By relying upon financial reporting determinations to drive tax reporting requirements, certain potential consistency and fairness concerns arise, beginning most fundamentally with the differing potential treatment of U.S. generally accepted accounting principles (GAAP) filers as compared to International Financial Reporting Standards (IFRS) or other comprehensive basis of accounting (OCBOA) filers and extending to financial reporting judgments and considerations which vary even among companies within particular industries and of comparable scale.

Additionally, by requiring taxpayers and tax return preparers to essentially lay out potential audit issues on the disclosure form, concerns about abrogation of privilege become a significant issue. While we expect that privilege is actually invoked in a relatively small number of circumstances, it will still generate considerable contentiousness among and between clients, their auditors and their tax advisors and return preparers. Moreover, the differences in the precision with which uncertain tax positions are required to be reported under different accounting systems (e.g., U.S. GAAP, IFRS, “other country-GAAP”) potentially creates artificial differences in the risk profile disclosed to the IRS. This will inevitably create frustration and a sense of unfairness for those who think their financial statement process disadvantages them relative to their peers and competitors. This tension has the potential to undermine the public’s perception of fairness and consistency - two of the key drivers behind the IRS proposal.

Many small, privately held entities do not employ in-house personnel who have expertise in performing FIN 48 analyses and calculations. This situation will likely result in inadequate disclosures of required information on IRS-mandated disclosure forms unless these entities spend additional amounts to have an external advisor prepare the disclosures for them. Small taxpayers are especially concerned about the increased cost of both audits and tax return preparation. They are also very concerned that their “foot-faults” or inadvertent omissions will expose them to additional IRS liabilities and scrutiny that will increase the time and cost that they must devote to the new disclosure regime.

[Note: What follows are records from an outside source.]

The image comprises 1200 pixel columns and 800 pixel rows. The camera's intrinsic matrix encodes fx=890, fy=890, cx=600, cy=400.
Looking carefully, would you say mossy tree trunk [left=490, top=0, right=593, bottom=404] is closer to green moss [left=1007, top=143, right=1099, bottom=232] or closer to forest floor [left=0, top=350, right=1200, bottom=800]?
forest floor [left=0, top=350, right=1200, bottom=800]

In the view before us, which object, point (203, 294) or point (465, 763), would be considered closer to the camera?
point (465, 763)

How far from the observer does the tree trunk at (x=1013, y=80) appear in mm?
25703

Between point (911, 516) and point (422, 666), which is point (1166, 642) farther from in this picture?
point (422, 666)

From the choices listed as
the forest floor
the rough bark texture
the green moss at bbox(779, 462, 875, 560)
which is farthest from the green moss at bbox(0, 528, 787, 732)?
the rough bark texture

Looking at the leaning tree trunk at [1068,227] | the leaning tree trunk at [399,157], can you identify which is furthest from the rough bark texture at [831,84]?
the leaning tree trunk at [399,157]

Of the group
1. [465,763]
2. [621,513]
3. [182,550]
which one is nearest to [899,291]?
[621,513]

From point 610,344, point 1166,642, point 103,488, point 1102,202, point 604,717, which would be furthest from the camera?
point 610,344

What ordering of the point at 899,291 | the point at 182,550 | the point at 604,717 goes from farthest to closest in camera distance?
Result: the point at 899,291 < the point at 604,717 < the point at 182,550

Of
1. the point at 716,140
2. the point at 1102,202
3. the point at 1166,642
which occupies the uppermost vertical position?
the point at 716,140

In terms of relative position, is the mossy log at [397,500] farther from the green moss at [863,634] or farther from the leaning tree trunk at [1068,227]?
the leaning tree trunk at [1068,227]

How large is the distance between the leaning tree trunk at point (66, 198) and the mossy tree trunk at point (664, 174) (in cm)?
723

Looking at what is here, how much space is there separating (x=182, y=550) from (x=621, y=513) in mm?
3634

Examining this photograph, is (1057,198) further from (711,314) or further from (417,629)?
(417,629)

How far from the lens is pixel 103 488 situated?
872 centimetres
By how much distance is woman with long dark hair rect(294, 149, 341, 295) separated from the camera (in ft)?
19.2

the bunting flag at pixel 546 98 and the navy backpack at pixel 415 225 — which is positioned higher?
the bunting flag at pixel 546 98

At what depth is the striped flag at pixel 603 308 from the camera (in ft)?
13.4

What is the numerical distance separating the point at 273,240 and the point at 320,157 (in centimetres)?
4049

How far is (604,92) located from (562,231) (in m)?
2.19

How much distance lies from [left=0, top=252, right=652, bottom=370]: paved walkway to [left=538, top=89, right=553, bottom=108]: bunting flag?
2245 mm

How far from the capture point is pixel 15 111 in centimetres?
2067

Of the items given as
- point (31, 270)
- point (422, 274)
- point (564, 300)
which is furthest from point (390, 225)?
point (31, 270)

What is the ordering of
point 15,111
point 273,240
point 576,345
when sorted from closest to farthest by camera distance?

In this regard, the AICPA believes the $10 million asset threshold should be significantly elevated. We urge the adoption of a rule that would only apply the UTP reporting requirement to large taxpayers. We, therefore, recommend that a conjunctive test under which only taxpayers that had total assets of in excess of $50 million AND annual gross receipts in excess of $100 million be subject to this requirement. The Service used a similar conjunctive threshold when it established a method for distinguishing between large and small taxpayers for the simplified deduction method for the Section 199 deduction established by Treas. Reg. § 1.199-4(e).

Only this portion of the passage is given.